The first coordinated opposition movement was established in 1889 by five students from the Military Medical School, namely İbrahim Temo, Abdullah Cevdet, Mehmed Reşit, İshak Sukuti, and Şerafettin Mağmumi. The clandestine organization, known as the İttihad-ı Osmani Cemiyeti (Ottoman Union Association), aimed to reinstate the constitution and the parliamentary system. As the organization expanded in the ensuing years, it attracted the attention of the Sultan. Some of its members were apprehended by the Sultan's agents, while others managed to evade capture by seeking refuge in Europe, with a majority finding sanctuary in Paris.
In Paris, these youthful intellectuals encountered Ottoman patriots who were actively critiquing Sultan Abdülhamid through the pamphlets and magazines they published. Leading this Paris-based group was Ahmed Rıza Bey, who, along with other expatriates, had established a modest organization known as the İttihat ve Terakki Cemiyeti (Committee of Union and Progress). They amalgamated with compatriots arriving from Istanbul and eventually became known as the Jeunes-Turcs, or Jön Türkler (Young Turks). Over the following years, their activities evolved from an intellectual movement into a practical political venture.

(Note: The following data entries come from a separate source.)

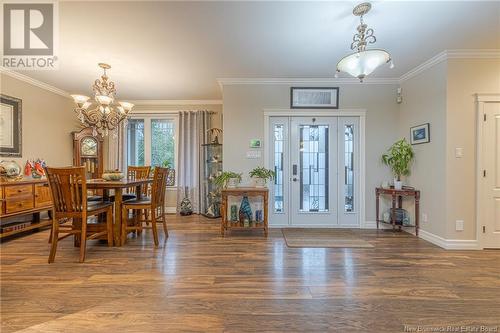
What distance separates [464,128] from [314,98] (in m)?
2.10

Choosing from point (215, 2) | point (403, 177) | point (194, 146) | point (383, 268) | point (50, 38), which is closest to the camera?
point (215, 2)

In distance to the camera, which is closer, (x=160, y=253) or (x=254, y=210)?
(x=160, y=253)

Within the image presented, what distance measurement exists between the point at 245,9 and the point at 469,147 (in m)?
3.30

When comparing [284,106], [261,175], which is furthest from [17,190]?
[284,106]

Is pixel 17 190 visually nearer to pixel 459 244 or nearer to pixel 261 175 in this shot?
pixel 261 175

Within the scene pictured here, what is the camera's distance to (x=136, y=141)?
5.46 metres

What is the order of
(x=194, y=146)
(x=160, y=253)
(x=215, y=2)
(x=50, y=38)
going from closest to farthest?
(x=215, y=2) → (x=50, y=38) → (x=160, y=253) → (x=194, y=146)

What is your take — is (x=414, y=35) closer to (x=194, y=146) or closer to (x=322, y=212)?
(x=322, y=212)

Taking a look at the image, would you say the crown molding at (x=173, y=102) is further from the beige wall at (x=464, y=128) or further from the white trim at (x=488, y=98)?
the white trim at (x=488, y=98)

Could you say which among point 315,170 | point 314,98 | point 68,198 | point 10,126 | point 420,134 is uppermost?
point 314,98

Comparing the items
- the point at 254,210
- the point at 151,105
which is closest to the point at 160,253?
the point at 254,210

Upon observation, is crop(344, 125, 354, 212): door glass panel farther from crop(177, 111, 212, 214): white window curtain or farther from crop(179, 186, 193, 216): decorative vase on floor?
crop(179, 186, 193, 216): decorative vase on floor

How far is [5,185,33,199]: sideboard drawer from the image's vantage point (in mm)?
3217

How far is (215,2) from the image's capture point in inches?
84.4
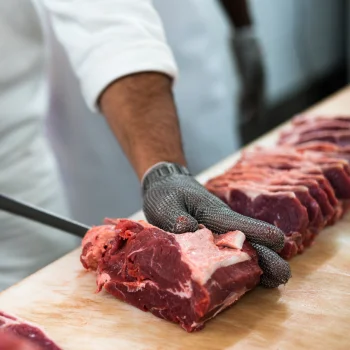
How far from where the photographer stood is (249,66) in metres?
3.68

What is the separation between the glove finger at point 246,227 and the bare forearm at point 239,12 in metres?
Result: 2.18

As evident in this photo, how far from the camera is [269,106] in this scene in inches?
255

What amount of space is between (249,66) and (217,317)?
220cm

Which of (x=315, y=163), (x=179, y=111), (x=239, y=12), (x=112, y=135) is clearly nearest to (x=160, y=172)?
(x=315, y=163)

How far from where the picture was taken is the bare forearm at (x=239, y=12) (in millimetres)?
3795

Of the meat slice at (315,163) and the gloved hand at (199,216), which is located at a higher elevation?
the gloved hand at (199,216)

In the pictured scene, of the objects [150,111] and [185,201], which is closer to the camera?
[185,201]

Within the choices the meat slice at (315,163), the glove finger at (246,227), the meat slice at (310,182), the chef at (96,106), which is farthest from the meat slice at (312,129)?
the glove finger at (246,227)

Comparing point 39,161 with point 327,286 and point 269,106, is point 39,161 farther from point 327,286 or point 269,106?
point 269,106

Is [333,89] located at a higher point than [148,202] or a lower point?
lower

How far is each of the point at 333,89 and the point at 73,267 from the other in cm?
580

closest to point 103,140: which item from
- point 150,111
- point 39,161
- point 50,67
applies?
point 50,67

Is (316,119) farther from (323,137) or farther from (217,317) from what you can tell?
(217,317)

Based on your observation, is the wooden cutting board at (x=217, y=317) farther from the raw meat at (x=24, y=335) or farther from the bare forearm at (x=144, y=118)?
the bare forearm at (x=144, y=118)
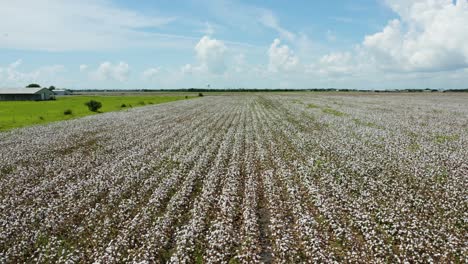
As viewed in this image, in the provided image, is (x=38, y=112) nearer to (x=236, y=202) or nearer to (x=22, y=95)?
(x=236, y=202)

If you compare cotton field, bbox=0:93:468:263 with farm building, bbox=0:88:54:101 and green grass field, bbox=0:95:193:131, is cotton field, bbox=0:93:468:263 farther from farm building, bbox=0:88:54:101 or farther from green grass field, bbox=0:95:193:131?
farm building, bbox=0:88:54:101

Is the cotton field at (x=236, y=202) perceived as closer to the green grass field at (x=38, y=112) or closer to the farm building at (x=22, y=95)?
the green grass field at (x=38, y=112)

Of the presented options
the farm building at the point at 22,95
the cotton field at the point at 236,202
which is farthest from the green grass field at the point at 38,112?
the farm building at the point at 22,95

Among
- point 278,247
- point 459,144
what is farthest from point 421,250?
point 459,144

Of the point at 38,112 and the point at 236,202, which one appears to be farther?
the point at 38,112

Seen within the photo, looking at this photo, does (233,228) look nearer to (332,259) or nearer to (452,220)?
(332,259)

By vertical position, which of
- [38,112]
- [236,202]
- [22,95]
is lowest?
[236,202]

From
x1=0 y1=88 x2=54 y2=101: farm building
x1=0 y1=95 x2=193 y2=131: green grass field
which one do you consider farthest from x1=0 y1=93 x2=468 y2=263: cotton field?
x1=0 y1=88 x2=54 y2=101: farm building

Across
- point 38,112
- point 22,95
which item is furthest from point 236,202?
point 22,95

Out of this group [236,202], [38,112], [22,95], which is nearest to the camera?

During the late 1890s, the Young Turks gained considerable influence in Europe, while their counterparts within the Ottoman Empire endured the oppressive measures of the Sultan. Those who were apprehended by Abdülhamid's police were exiled to Europe. Paradoxically, this situation proved advantageous for the Young Turks, as members of the opposition who were exiled to Europe often gravitated towards the Young Turk movement. This circumstance also had benefits for the opposition as a whole, because it engendered competition within the group and prevented the consolidation of power in a single individual. It's worth noting that not all Young Turks were inclined to follow Ahmed Rıza. This reluctance stemmed from Ahmed Rıza's fervent positivist beliefs and his extreme rejection of religion, which was unacceptable to the majority of Young Turks.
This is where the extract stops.